Exercise task
Copy out the material word for word, from its first line through the line containing "404H159V368H155V359L132 355L128 364H123V373H119V409L137", including both of those lines.

Given entries

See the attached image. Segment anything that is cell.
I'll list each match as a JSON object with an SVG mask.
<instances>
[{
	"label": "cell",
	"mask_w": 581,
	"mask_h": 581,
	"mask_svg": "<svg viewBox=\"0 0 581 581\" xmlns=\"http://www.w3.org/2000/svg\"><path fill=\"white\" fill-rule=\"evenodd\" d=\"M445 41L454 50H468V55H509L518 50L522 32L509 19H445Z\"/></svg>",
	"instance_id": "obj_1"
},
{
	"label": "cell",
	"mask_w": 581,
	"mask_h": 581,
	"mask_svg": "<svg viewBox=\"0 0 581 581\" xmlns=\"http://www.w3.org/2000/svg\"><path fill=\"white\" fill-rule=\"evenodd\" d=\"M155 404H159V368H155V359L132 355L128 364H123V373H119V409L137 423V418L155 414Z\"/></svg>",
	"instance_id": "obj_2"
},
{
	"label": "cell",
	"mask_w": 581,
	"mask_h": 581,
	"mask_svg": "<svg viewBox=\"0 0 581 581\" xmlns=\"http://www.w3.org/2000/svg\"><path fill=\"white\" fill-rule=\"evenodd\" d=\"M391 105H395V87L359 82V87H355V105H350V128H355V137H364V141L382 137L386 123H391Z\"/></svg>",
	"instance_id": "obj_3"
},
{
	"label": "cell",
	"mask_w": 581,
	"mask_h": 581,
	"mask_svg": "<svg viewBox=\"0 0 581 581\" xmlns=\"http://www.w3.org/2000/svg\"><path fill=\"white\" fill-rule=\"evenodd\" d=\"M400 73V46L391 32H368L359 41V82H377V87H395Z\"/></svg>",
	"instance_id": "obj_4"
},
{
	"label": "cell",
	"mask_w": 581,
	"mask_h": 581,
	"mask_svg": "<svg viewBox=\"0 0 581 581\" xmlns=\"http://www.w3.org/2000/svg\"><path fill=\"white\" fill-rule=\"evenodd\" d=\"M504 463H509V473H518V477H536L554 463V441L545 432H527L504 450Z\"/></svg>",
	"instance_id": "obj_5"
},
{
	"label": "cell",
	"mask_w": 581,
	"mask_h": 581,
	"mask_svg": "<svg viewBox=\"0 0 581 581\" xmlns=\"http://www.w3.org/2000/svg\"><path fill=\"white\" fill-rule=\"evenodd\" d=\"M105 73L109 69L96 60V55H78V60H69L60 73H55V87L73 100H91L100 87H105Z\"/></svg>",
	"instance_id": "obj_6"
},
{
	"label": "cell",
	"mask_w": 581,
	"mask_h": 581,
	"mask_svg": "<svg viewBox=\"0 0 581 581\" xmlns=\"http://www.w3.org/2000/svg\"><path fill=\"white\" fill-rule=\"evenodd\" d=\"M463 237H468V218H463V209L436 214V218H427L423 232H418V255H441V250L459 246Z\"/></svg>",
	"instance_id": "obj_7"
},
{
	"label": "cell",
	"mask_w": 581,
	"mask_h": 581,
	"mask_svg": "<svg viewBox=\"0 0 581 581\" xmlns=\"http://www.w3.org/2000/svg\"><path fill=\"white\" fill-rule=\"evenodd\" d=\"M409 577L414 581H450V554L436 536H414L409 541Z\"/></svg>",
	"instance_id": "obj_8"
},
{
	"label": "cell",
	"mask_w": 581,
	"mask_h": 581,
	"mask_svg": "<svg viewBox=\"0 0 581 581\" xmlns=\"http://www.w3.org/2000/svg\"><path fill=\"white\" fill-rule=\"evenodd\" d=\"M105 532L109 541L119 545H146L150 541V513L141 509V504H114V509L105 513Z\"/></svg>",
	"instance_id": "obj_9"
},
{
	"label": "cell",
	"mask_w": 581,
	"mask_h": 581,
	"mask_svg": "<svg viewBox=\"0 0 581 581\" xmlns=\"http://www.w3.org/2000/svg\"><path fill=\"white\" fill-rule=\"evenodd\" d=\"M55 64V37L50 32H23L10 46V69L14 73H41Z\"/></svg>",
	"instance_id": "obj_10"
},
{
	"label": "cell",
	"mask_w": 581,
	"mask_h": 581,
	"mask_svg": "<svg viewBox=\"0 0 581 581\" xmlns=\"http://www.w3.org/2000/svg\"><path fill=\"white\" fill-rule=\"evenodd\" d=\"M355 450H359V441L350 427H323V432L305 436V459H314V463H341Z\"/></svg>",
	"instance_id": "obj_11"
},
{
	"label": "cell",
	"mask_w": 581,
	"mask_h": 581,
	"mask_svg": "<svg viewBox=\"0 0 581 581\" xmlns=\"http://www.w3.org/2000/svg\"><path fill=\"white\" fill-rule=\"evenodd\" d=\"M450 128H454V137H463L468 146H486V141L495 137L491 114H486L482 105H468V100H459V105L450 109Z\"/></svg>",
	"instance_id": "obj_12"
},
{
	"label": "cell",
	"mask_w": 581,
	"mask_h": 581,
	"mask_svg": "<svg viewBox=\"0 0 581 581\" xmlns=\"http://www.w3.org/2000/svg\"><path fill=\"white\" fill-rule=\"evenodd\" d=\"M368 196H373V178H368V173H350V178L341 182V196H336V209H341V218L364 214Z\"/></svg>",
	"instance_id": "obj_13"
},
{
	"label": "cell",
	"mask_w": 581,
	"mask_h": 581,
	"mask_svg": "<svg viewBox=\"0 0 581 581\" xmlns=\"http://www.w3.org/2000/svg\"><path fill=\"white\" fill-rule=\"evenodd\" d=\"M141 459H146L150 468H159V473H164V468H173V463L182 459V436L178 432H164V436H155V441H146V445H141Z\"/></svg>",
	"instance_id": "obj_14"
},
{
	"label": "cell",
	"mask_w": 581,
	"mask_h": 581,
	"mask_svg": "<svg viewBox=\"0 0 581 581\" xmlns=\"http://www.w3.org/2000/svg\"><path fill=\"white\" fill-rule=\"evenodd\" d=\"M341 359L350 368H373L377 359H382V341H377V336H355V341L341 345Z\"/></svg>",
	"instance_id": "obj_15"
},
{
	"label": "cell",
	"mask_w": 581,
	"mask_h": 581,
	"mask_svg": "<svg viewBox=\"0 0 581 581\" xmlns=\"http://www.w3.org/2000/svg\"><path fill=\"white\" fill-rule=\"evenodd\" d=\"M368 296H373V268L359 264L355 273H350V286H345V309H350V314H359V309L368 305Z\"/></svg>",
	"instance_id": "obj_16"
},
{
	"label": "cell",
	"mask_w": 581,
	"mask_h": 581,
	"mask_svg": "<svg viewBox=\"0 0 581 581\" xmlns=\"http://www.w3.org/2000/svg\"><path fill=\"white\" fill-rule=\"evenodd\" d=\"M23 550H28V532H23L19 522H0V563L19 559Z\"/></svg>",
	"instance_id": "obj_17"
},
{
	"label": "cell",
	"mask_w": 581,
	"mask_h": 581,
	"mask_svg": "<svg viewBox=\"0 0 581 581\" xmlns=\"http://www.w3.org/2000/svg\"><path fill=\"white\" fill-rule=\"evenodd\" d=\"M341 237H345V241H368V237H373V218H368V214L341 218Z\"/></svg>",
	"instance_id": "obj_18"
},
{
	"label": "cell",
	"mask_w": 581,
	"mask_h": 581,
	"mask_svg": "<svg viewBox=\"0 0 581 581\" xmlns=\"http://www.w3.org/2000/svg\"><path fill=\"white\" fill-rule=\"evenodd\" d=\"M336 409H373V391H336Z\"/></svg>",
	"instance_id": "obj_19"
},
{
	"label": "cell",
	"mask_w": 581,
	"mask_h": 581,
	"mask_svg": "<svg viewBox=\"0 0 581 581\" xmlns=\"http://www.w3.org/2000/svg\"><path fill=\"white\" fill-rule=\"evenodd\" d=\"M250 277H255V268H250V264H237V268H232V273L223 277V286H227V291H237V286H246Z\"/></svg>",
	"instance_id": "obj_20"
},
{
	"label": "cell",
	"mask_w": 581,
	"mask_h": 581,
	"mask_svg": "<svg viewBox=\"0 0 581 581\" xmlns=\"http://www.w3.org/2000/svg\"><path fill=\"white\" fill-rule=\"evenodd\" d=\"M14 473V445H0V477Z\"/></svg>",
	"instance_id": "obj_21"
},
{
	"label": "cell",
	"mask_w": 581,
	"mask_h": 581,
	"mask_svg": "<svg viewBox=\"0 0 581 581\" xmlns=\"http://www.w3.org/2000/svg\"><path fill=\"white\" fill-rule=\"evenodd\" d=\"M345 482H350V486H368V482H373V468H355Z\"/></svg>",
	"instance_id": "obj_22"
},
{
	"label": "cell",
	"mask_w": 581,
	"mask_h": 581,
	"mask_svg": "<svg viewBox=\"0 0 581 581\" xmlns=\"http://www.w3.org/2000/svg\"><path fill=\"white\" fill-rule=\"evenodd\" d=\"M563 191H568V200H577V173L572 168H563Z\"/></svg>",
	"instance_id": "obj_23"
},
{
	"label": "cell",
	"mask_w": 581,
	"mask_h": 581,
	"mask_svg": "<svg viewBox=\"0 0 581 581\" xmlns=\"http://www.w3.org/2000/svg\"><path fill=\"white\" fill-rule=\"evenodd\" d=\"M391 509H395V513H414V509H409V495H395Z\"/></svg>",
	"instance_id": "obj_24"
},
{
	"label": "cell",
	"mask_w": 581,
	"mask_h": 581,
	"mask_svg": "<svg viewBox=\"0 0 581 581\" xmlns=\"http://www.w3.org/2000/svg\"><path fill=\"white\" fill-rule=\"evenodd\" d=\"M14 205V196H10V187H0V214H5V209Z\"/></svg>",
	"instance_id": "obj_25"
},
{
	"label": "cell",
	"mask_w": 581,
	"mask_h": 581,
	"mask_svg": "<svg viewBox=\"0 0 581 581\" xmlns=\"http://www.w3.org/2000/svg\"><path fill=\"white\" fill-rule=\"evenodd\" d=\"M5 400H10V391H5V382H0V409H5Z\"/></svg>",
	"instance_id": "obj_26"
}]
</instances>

Answer to this problem
See the attached image. Segment anything that is cell.
I'll list each match as a JSON object with an SVG mask.
<instances>
[{
	"label": "cell",
	"mask_w": 581,
	"mask_h": 581,
	"mask_svg": "<svg viewBox=\"0 0 581 581\" xmlns=\"http://www.w3.org/2000/svg\"><path fill=\"white\" fill-rule=\"evenodd\" d=\"M445 41L454 50H468V55H509L518 50L522 32L509 19H445Z\"/></svg>",
	"instance_id": "obj_1"
},
{
	"label": "cell",
	"mask_w": 581,
	"mask_h": 581,
	"mask_svg": "<svg viewBox=\"0 0 581 581\" xmlns=\"http://www.w3.org/2000/svg\"><path fill=\"white\" fill-rule=\"evenodd\" d=\"M155 404H159V368H155V359L132 355L128 364H123V373H119V409L137 423V418L155 414Z\"/></svg>",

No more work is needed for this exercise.